While companies and exchanges strive to notify investors of upcoming corporate actions, it’s not always possible. But as soon as we can, we’ll let you know. The specific details of each event will vary each time, and sometimes corporate actions can mean trading in the company’s stock is suspended or limited.

Understanding Suspended and Limited Trading

So, what exactly happens when trading is suspended? Essentially, it’s when the ability to buy and sell a security is halted. This can happen when there are serious concerns about a company's assets, operations, or other financial matters. 

Know the phrase capital at risk? These are some of those times when that’s really important to remember. Whilst it can be rewarding, investing is also unpredictable and is influenced by factors beyond our control. 

Several factors can trigger trading suspension, including:

  • If a company isn’t keeping up with its financial reporting
  • Concerns about the accuracy of public information, like unreliable information or press releases
  • Issues related to insider trading or market manipulation

However, such events can also happen even without underlying financial problems:

  • Stock Splits: Sometimes a stock split can create a temporary asset, leading to a suspension until the split is complete
  • Discontinuation: If an asset is delisted (i.e. removed from the stock market), trading might be limited to stop further asset movement, and the provider pays shareholders what they’re owed
  • Mergers and spinoffs: Trading might be limited whilst the details are being worked out (to avoid market manipulation, allow the proper allocation of shares, manage any technical adjustments for example)

For example, in 2018 the NYSE suspended trading in some Nasdaq-listed shares, including popular names like Alphabet (GOOG) and Amazon (AMZN) due to a technical glitch. This temporary suspension was resolved within a day, showing that such events can happen even without underlying financial problems.

Ultimately, suspending or limiting trading is designed to protect investors, maintain market confidence and safeguard the integrity of the financial markets.

What Happens During Suspended Trading?

When the SEC (Securities and Exchange Commission, the US regulator for the NYSE) decides to suspend trading, they issue a press release explaining the reasons, and refrain from further comments to prevent an unfair negative impact on existing investors. The suspension can last up to 10 days, but sometimes it’s resolved much quicker.

In the UK, the decision is typically made by the Financial Conduct Authority (FCA) in coordination with the LSE. The decision is publicly announced, including details of the asset affected, the reason, and any relevant instructions or timelines. And then trading is immediately halted whilst an investigation occurs. 

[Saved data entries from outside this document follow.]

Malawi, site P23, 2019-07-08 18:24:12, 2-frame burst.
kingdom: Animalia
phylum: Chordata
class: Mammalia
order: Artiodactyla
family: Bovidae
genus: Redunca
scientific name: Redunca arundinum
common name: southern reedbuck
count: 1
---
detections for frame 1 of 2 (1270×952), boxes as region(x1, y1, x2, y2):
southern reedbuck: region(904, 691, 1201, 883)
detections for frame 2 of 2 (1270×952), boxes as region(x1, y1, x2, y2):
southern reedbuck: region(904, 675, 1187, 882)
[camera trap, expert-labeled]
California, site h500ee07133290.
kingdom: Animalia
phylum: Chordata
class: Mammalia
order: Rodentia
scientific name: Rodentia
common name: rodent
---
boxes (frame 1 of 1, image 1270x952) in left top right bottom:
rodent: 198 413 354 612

Once the suspension is lifted, trading can resume as normal.

 

Impacts of Suspended Trading

When trading is suspended, it often leads to a sharp drop in the asset’s price because investors can lose confidence in the company, but the price can bounce back if the issues are resolved. Companies typically work quickly to address the concerns that led to the suspension by submitting required financial statements and information.

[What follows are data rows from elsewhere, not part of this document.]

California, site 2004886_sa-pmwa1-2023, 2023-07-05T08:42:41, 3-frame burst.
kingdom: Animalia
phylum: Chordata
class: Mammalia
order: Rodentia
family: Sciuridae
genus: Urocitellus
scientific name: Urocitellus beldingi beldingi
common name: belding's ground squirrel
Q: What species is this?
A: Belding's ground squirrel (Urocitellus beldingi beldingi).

If you bought or sold an asset before a corporate event, but it’s not due to settle until afterward, you don’t need to worry. Orders are binding contracts from the point of execution, so if you completed a transaction before trading was suspended, you’ll still receive your shares or your money. 

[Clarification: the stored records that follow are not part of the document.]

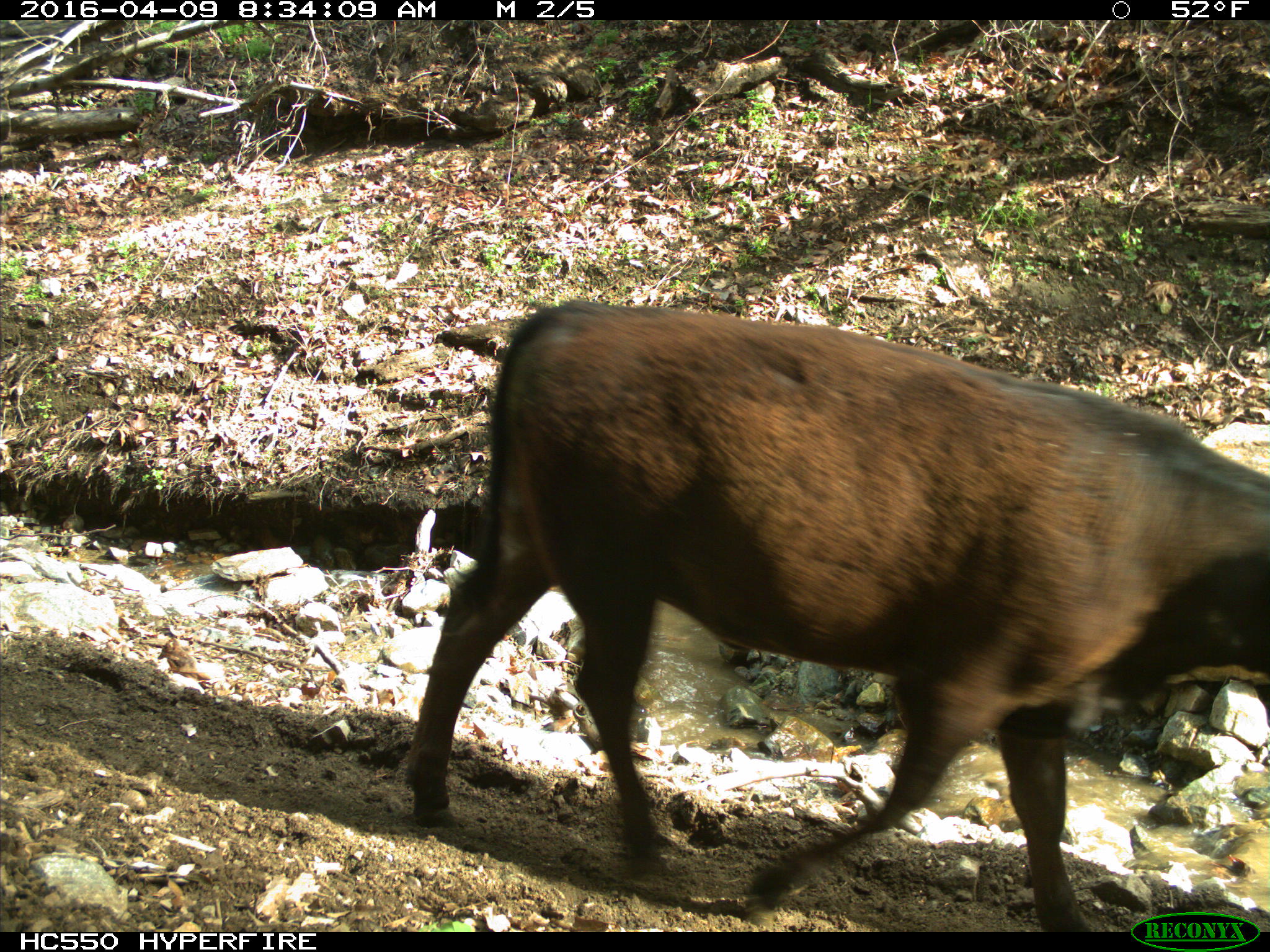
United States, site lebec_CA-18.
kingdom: Animalia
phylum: Chordata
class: Mammalia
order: Artiodactyla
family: Bovidae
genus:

Always remember, when investing your capital is at risk. You should always be aware of the risks, and the potential that you could lose more than you invest. 

Key Takeaways

  • Corporate actions can impact a company's stock price and offer insights into its financial health
  • Trading suspensions happen for various reasons, and it’s not always due to financial concerns
  • Suspending or limiting trading aims to protect investors, maintain market confidence and safeguard the integrity of the financial markets.
  • Trading suspensions often lead to sharp price drops, but prices can recover quickly if issues are resolved
  • Once a suspension is lifted, trading can resume immediately on major exchanges

Understanding these dynamics can help you navigate the stock market's complexities and make smarter investment decisions. Whether you’re just starting or have been investing for years, staying informed about corporate actions and trading suspensions is key to managing your investments effectively.